Diskutiert wurde die paradoxe Entwicklung im Bereich der dualen Ausbildung: Zu wenig Jugendlichen gelingt in Baden-Württemberg der direkte Übergang von der Schule in den Beruf, gleichzeitig sind in diesem Herbst im Südwesten fast 5000 Lehrstellen unbesetzt geblieben.Die Gründe für diese negative Entwicklung liegen auf der Hand: Abiturienten entscheiden sich eher für ein Hochschulstudium als für eine duale Ausbildung und zusätzlich verbleiben zu viele Schulabgänger in schulischen Übergangssystemen.

Wie ist es nun möglich, dieses Dilemma zu lösen bzw. zumindest eine Verbesserung der aktuellen Situation herbeizuführen?

Diverse Ansätze wurden von den Teilnehmern der Podiumsdiskussion vorgetragen und Pro und Contra abgewogen. Ob es den Vertretern der Handwerksberufe gelingen mag, die Attraktivität der dualen Ausbildung zu steigern, indem man eine Imagekampagne für das Handwerk (www.handwerk-power.de) startet oder Elternabende in Unternehmen organisiert, bleibt fraglich. Auch die neue Ausbildungsvorbereitung in dualer Form (AV dual), die sich vor allem an Jugendliche ohne Schulabschluss oder mit speziellem Förderbedarf richtet, und aller Voraussicht nach 2015  starten soll, muss sich erst daran messen lassen, ob sie die bisherigen Übergangssysteme zu straffen und zeitlich zu reduzieren vermag. Und so ist das Fazit des diesjährigen Bildungsdialogs, dass bereits Maßnahmen ergriffen wurden, um den potenziellen Auszubildenden den Weg in die Berufsausbildung zu erleichtern; viele intelligente Ideen und Projekte befinden sich bereits in der Umsetzung, denn Politik, Wirtschaft, Handwerk und die Schulen haben erkannt, dass es dringend notwendig ist, die aktuellen Strukturen gemeinsam zu verändern.

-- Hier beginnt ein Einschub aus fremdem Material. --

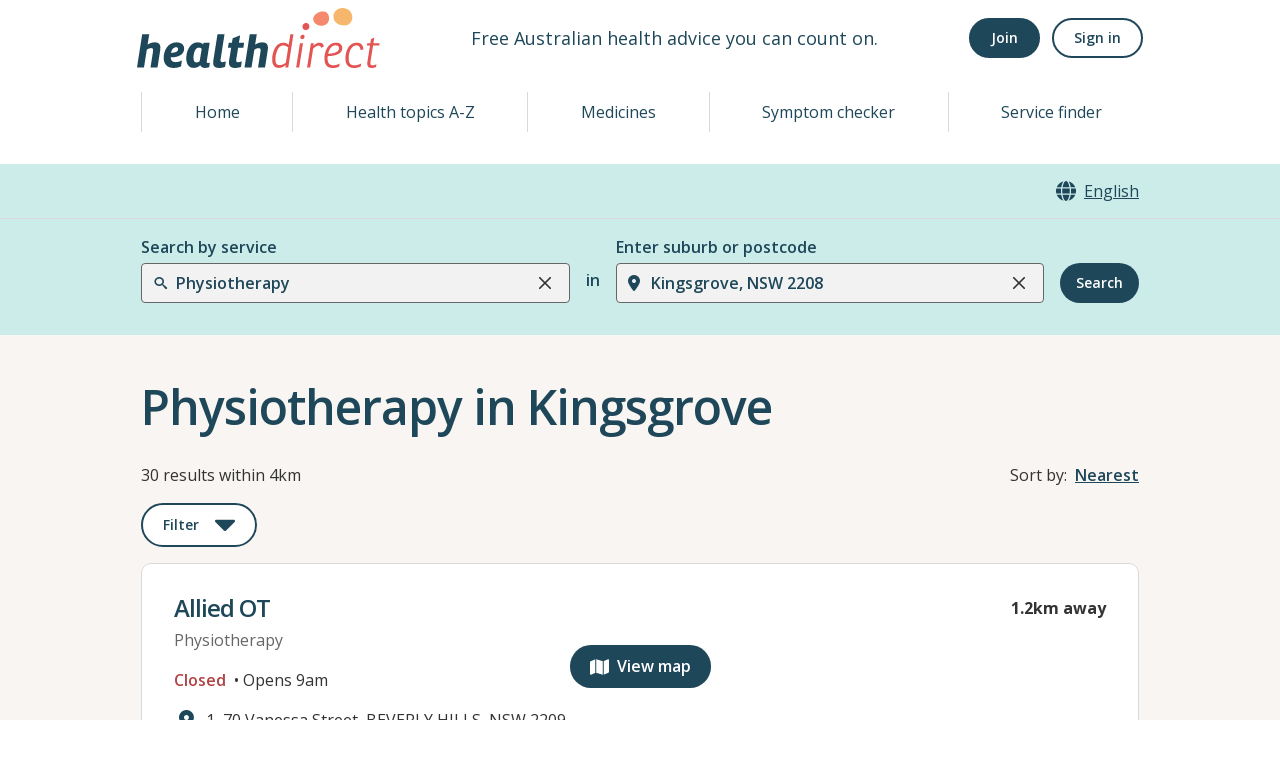

--- FILE ---
content_type: image/svg+xml
request_url: https://www.healthdirect.gov.au/australian-health-services/static/images/mixed-billing.svg
body_size: 1658
content:
<svg width="24" height="24" viewBox="0 0 24 24" fill="none" xmlns="http://www.w3.org/2000/svg">
<g clip-path="url(#clip0_129_940)">
<path d="M10.0078 17.875C10.0078 13.493 13.5928 10.008 17.8748 10.008C20.2648 10.008 22.4558 11.103 23.9498 12.7959V2.43895C23.9498 1.14395 22.8548 0.0489502 21.5598 0.0489502H2.4398C1.1448 0.0489502 0.0498047 1.14395 0.0498047 2.43895V16.381C0.0498047 17.676 1.1448 18.771 2.4398 18.771H10.0078C10.0078 18.472 10.0078 18.173 10.0078 17.875ZM14.3898 3.73395C14.3898 3.43495 14.4898 3.33595 14.5888 3.23595C14.6878 3.13595 14.8878 3.03695 15.0868 3.03695C15.2858 3.03695 15.4848 3.13695 15.5848 3.23595L15.6848 3.33595L15.7848 3.23595C15.8848 3.13595 16.0838 3.13595 16.1828 3.03695C16.3818 3.03695 16.5808 3.03695 16.7808 3.03695C17.0798 3.03695 17.3788 3.13695 17.6768 3.23595C17.8758 3.33595 18.0748 3.43495 18.1748 3.63395C18.2748 3.43495 18.4738 3.33495 18.6728 3.23595C18.9718 3.13595 19.2708 3.03695 19.7678 3.03695C19.9668 3.03695 20.2658 3.03695 20.4648 3.13695C20.6638 3.23695 20.9628 3.33595 21.1618 3.53495C21.3608 3.73395 21.5598 3.93295 21.6598 4.23195C21.7598 4.53095 21.8588 4.82995 21.8588 5.22795V7.91695C21.8588 8.11595 21.7588 8.31495 21.6598 8.41495C21.5608 8.51495 21.3608 8.61395 21.1618 8.61395C20.9628 8.61395 20.7638 8.51395 20.6638 8.41495C20.5638 8.31495 20.4648 8.11595 20.4648 7.91695V5.12895C20.4648 4.82995 20.3648 4.63095 20.2658 4.53095C20.1668 4.43095 19.9668 4.33195 19.6678 4.33195C19.3688 4.33195 19.0698 4.43195 18.9708 4.53095C18.8718 4.62995 18.7718 4.92895 18.7718 5.12895V7.91695C18.7718 8.21595 18.6718 8.31495 18.5728 8.41495C18.4738 8.51495 18.2738 8.61395 18.0748 8.61395C17.8758 8.61395 17.6768 8.51395 17.5768 8.41495C17.4768 8.31495 17.3778 8.11595 17.3778 7.91695V5.12895C17.3778 4.82995 17.2778 4.63095 17.1788 4.53095C17.0798 4.43095 16.8798 4.33195 16.5808 4.33195C16.2818 4.33195 16.0828 4.43195 15.9828 4.53095C15.8828 4.72995 15.7838 4.92895 15.7838 5.12895V7.91695C15.7838 8.11595 15.6838 8.31495 15.5848 8.41495C15.4858 8.51495 15.2858 8.61395 15.0868 8.61395C14.8878 8.61395 14.6888 8.51395 14.5888 8.41495C14.4888 8.31495 14.3898 8.11595 14.3898 7.91695V3.73395ZM9.9088 15.386C9.9088 15.585 9.7098 15.784 9.5108 15.784H3.3368C3.1378 15.784 2.9388 15.585 2.9388 15.386V14.49C2.9388 14.2909 3.1378 14.092 3.3368 14.092H9.5108C9.7098 14.092 9.9088 14.2909 9.9088 14.49V15.386ZM9.9088 12.5979C9.9088 12.797 9.7098 12.996 9.5108 12.996H3.3368C3.1378 12.996 2.9388 12.797 2.9388 12.5979V11.702C2.9388 11.5029 3.1378 11.304 3.3368 11.304H9.5108C9.7098 11.304 9.9088 11.5029 9.9088 11.702V12.5979ZM17.8748 11.9C14.4888 11.9 11.7998 14.589 11.7998 17.975C11.7998 19.568 12.3978 21.062 13.4928 22.158C14.0908 22.855 14.8868 23.353 15.7828 23.652C16.3808 23.851 17.0778 24.0499 17.8738 24.0499C18.5708 24.0499 19.2678 23.95 19.9648 23.652C20.7618 23.353 21.5578 22.8549 22.1558 22.2579L22.2558 22.158C23.2518 21.063 23.9488 19.569 23.9488 17.975C23.9488 14.589 21.2608 11.9 17.8748 11.9ZM19.8668 19.3689C19.7668 19.9669 19.4688 20.265 18.9708 20.464C18.7718 20.564 18.6718 20.5639 18.5728 20.5639V20.763C18.5728 21.062 18.2738 21.361 17.9748 21.361C17.6758 21.361 17.3768 21.062 17.3768 20.763V20.5639C17.0778 20.4639 16.6798 20.365 16.4808 20.2649C16.3808 20.2649 16.3808 20.165 16.3808 20.165C16.0818 20.065 15.8828 19.767 15.9828 19.468C16.0828 19.169 16.3808 18.9699 16.6798 19.07C16.7798 19.07 16.7798 19.17 16.8788 19.17C17.1778 19.27 17.4768 19.3689 17.6758 19.3689C18.0738 19.469 18.3728 19.3689 18.4728 19.2689C18.6718 19.1689 18.6718 19.07 18.6718 18.9699C18.6718 18.8699 18.6718 18.771 18.6718 18.771L18.5718 18.6709C18.3728 18.5709 18.1738 18.472 17.7748 18.372H17.6748C17.3758 18.2719 16.8778 18.173 16.5798 17.974C16.3808 17.874 16.1818 17.6749 16.0818 17.3759C15.9818 17.077 15.8828 16.778 15.9818 16.579C16.0818 15.981 16.4798 15.683 16.8778 15.484C17.0768 15.384 17.1768 15.384 17.2758 15.285V15.086C17.2758 14.787 17.5748 14.488 17.8738 14.488C18.1728 14.488 18.4718 14.787 18.4718 15.086V15.285C18.6708 15.385 18.9698 15.385 19.0698 15.385C19.3688 15.485 19.5678 15.783 19.4678 16.082C19.3678 16.381 19.0698 16.58 18.7708 16.4799C18.6708 16.3799 18.2728 16.3799 18.1728 16.3799C17.8738 16.2799 17.4758 16.3799 17.3758 16.4799C17.1768 16.58 17.1768 16.679 17.1768 16.679C17.1768 16.779 17.1768 16.7789 17.1768 16.878L17.2768 16.978C17.4758 17.078 17.6748 17.177 18.1728 17.277C18.4718 17.377 18.9698 17.576 19.3678 17.775C19.5668 17.9739 19.7658 18.0739 19.8658 18.3729C19.9658 18.771 19.9658 19.07 19.8658 19.3689H19.8668Z" fill="#1E4759"/>
</g>
<defs>
<clipPath id="clip0_129_940">
<rect width="24" height="24" fill="white"/>
</clipPath>
</defs>
</svg>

Jedoch laufen all diese Bemühungen ins Leere, wenn die Jugendlichen und Eltern nicht ebenfalls ihren Beitrag zur Verbesserung der aktuellen Situation leisten. Die Chancen auf einen Ausbildungsplatz lassen sich nur dann erhöhen, wenn Eigeninitiative und Engagement vorhanden sind, und Verantwortung für die eigene Zukunft übernommen wird.